If Republicans keep control of the Senate, and thus over confirmation of Biden’s appointees, those alliances could be an asset for Powell, a 67-year-old Republican cut from the same moderate, bipartisan cloth as the president-elect, and a well-known figure in institutional Washington. Two run-off elections in Georgia in January will determine which party controls the Senate.
Powell “would be the nominee of least resistance,” if Republicans do maintain control of the Senate, Cornerstone Macro analyst Roberto Perli wrote recently.
Even beyond those dynamics, Powell has delivered what is arguably one of the most significant reforms to U.S. monetary policy since former Fed chief Paul Volcker redirected the central bank in the late 1970s and early 1980s to fight inflation. In Powell’s case, it involved recasting the Fed as a job promoter first and an inflation fighter second.
The rollout of the Fed’s new framework drew praise from progressive economists, union officials and others over the summer, including top Biden economic adviser Jared Bernstein, who called the new approach “music to my ears.”
VICE CHAIR APPOINTMENTS
Terms for the Fed’s two vice chairs, Richard Clarida and Randal Quarles, will also expire during Biden’s first year. Clarida is a respected economist who managed the shift in Fed policy during a nearly two-year review. Quarles, as the Fed’s vice chair for supervision, may be the least likely of the three to be asked to stay on if the Biden administration pursues the tougher oversight sought by Warren and others.
Trump has two appointments to the Fed’s seven-member board of governors pending before the Senate, but it is not clear whether they will be confirmed in the lame-duck session that will end in early January when a new Congress convenes. If not, then Biden would have those openings to fill as well.
Beyond personnel, Biden will face choices over whether and how to have the Fed build criteria such as racial wealth and employment outcomes into its analysis, something Powell and other policymakers like Bostic have moved towards on their own.
In an email supporting the Fed’s new framework, Bernstein said he still felt changes to the Federal Reserve Act were warranted “for when someone with Powell’s sensibility isn’t leading the show.”
Changes to the Fed’s governing statute would be less likely with a Republican-controlled Senate, a constraint that may bind many of Biden’s ambitions.
And there may be one short-term hitch with the Fed for Biden to address.
Many of the emergency lending facilities the central bank established this year to fight the current crisis are due to expire on Dec. 31, and any reauthorization would require the approval of the outgoing Trump administration.
Fed officials feel those programs have helped markets operate normally through a historic downturn, and if Trump refuses to approve their extension it could be a source of trouble at least for the weeks until Biden takes office.
At a press conference last week held before Biden’s victory in the Nov. 3 election became clear, Powell said the Fed was “just turning to this issue now and we have not made any decisions” about whether the economy is ready to do without the emergency measures credited with stopping a full-blown financial crisis last spring.

**AVAILABLE DATA**
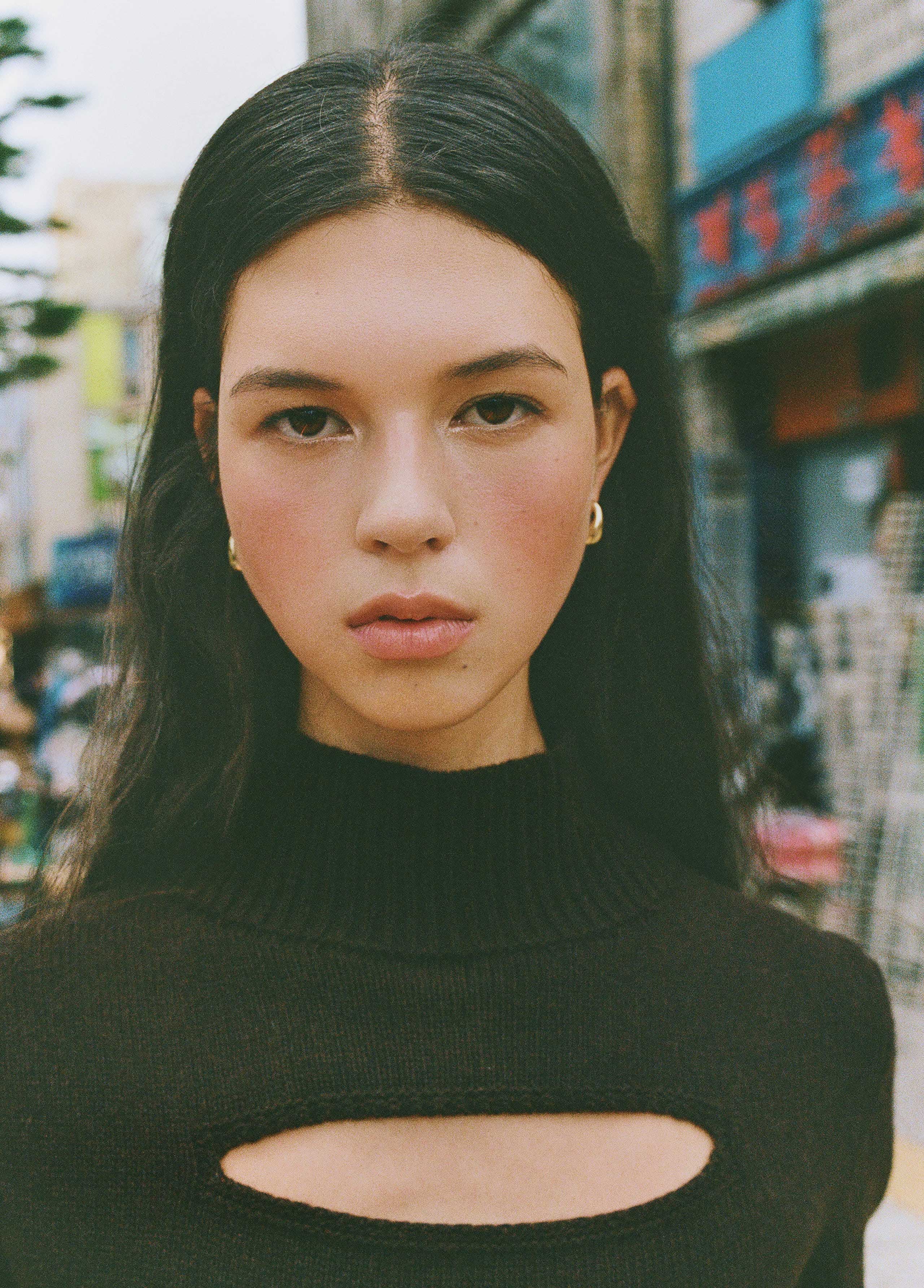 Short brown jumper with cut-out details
--
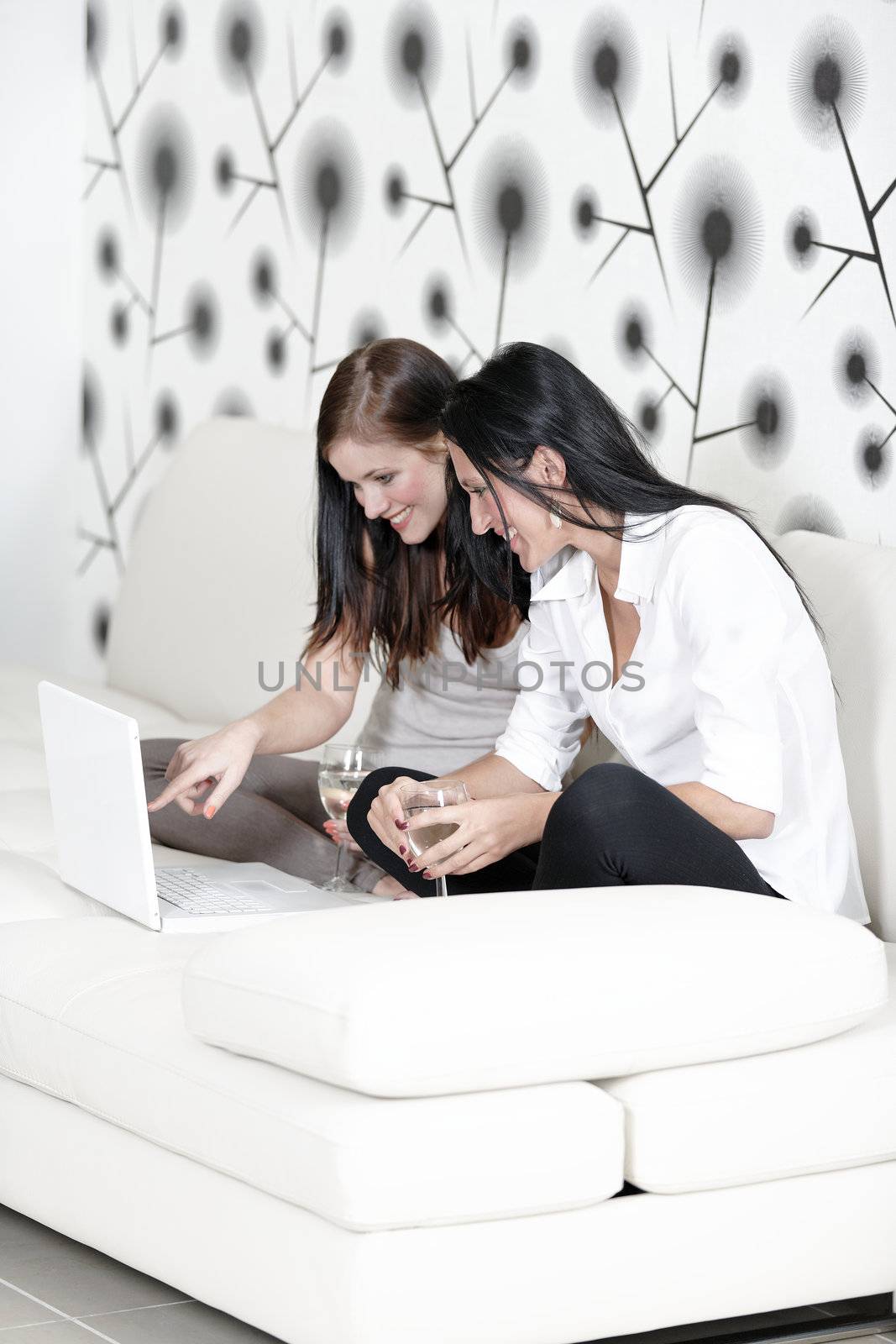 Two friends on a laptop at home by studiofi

**EXERCISE**
In the Fed passage, translate into Spanish the sentence "Changes to the Fed’s governing statute would be less likely with a Republican-controlled Senate, a constraint that may bind many of Biden’s ambitions." Nothing here depends on the items.

**OUTPUT OF THE TASK**
Los cambios a la ley que rige a la Fed serían menos probables con un Senado controlado por los republicanos, una restricción que podría limitar muchas de las ambiciones de Biden.